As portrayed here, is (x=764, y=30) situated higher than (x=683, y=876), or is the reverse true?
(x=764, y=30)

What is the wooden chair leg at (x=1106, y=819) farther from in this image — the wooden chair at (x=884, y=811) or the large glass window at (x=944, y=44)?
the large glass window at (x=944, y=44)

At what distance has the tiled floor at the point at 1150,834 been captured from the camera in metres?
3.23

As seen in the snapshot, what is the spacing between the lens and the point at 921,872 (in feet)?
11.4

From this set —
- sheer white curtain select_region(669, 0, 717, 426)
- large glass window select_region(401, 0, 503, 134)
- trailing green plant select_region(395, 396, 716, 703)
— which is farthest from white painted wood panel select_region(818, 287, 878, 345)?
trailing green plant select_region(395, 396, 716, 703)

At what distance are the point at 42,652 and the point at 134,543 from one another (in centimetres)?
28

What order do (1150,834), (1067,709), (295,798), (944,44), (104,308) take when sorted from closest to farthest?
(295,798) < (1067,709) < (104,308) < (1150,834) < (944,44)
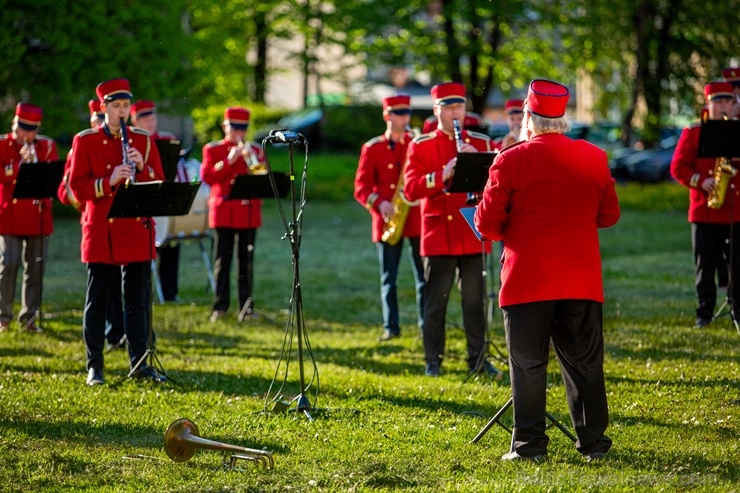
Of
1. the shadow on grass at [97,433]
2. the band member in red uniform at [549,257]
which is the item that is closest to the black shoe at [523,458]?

Problem » Copy out the lines word for word, beginning at the line that contains "What order do" and continuing through the final line. Leave the pictures out of your answer.

Response to this task »
What order do (1150,834), (1067,709), (295,798), (944,44), (104,308) take when sorted from closest to farthest?
(295,798) < (1067,709) < (104,308) < (1150,834) < (944,44)
Of
1. the shadow on grass at [97,433]
2. the band member in red uniform at [549,257]
which is the item that is closest to the black shoe at [523,458]?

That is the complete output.